Braid also has a major focus on story, so the gaps in gameplay can probably be blamed on that, if that's your cup of tea. Have you read the story theories regarding nuclear weapons? The story is pretty well intertwined with the gameplay and level design iirc, so any discrepancies might be there for other reasons than what one would imagine.
 

LordRaptor

Member
But isn´t that pretty standard design since like forever? Maybe I´d appreciate it more if I had played it when it came out and could compare it with the "standard" indie games of the time. I also think that having nothing to tie the challenges inside a level together, with some levels even having just long walks with nothing to do between challenges, is a big weak spot in the design. Like "here´s puzzle 1" and "over there puzzle2". I think this may be a clear example of what we were talking before, that felt like a way to not use a menu but in a way that really didn´t add anything of value to the game.

Yeah, maybe it is a 'there at the time' thing and as you correctly point out, Braid is essentially a puzzle game rather than a platform game (its just wrapped in a platform games clothing, like Spelunky is a rogue-like/lite wrapped in platformer clothes) but it's actually fairly common for a game to run out of ideas and be self-conscious about its length so start adding 'padding' and recycling ideas and either layering or iterating them.

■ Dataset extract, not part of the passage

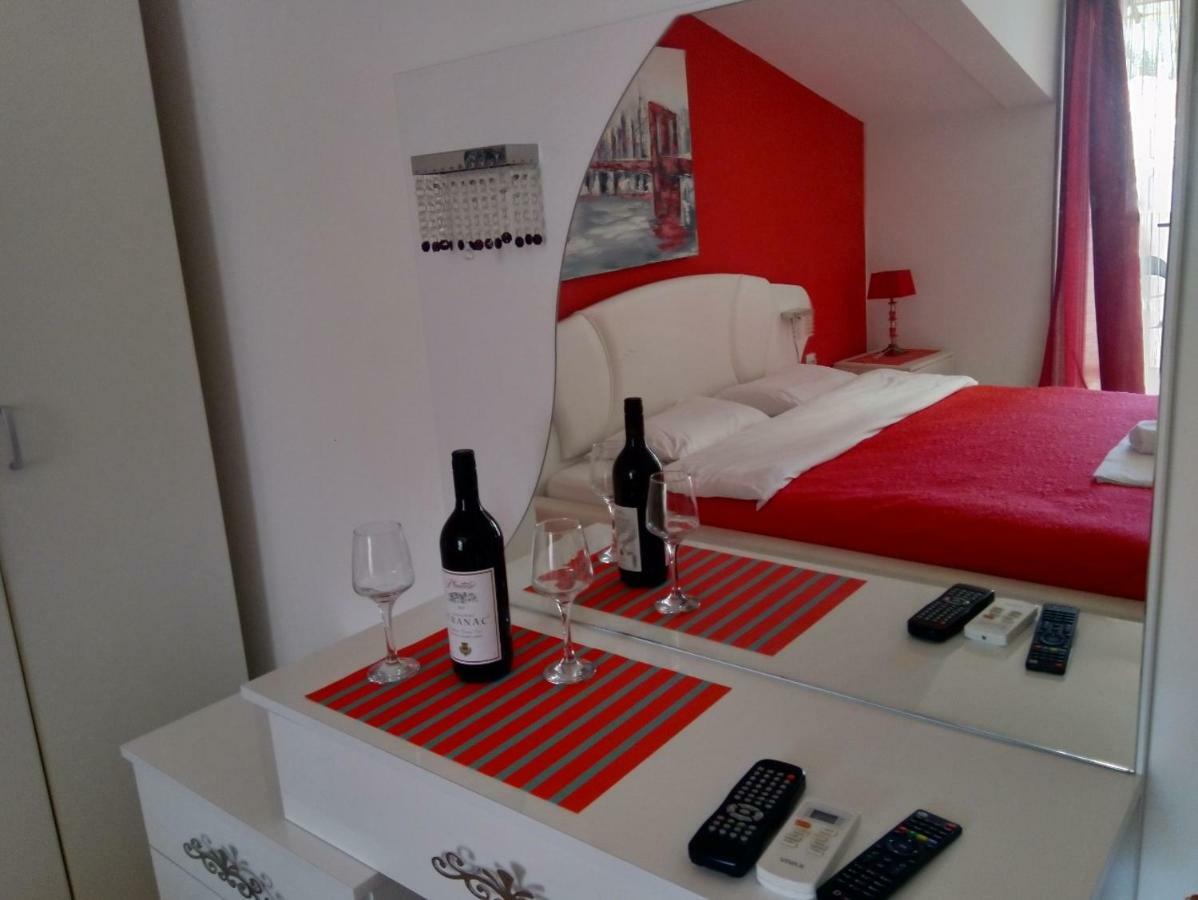 Apartmani M Herceg Novi Exteriör bild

Braid is pretty short, but it - presumably deliberately - is short because of its 'one and done' use of mechanics; its pretty easy to imagine it could easily be 3-4 times longer by having 'mashup' worlds where multiple previous mechanics are entwined, or where previously used puzzles are recycled, but with more difficult reflexive challenges (and veer into 'real platformer' territory), but I think it would run the risk of becoming a slog to get through.

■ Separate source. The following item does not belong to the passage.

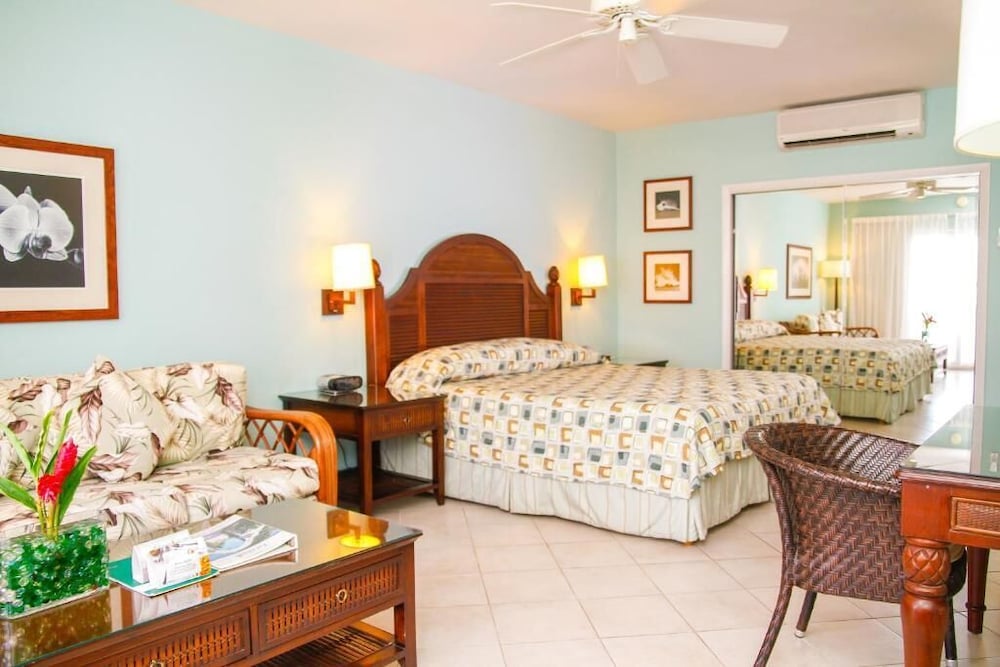 TRADE WINDS HOTEL 47/69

I think it's probably a case of it being slightly better to leave a player satisfied and wanting more, than to be overly familiar and beginning to be bored
 
Thanks but these are mostly store bought sprites imported to voxels . I wish I could do art as well :) but thankfully there's a huge amount of awesome art to buy and use .

Aha!

Sometimes I'm tempted to store-buy a bunch of art assets, but I think I'd rather keep the graphics drawn myself. As of now I'm still redoing tilesets... sometimes things looked "wrong" so I just went and redid things. Like how you hate the mountains look, so you just throw out everything related to it and redid everything... (And made the world map 3-layer, so I can have ocean tiles animate as a whole; mountains and forests won't have to fight with edges of ground areas; and no need to redraw everything once I implement "deep/shallow" ocean separation.

It does makes me wonder if having an additional artist is worth it, but on the other hand, this is basically a $0 solo project.

I'm definitely needing help with the music and sound effects in the end, though. :p

Now, back to fixing the UI mess-ups and making sure the character data storage is exactly the way I want it to be. Thinking of going about it by having the characters be permanently assigned to six sets of internal variables, and the game would store character codes separately for sorting/display/formation/battle use only. (Fixed characters.)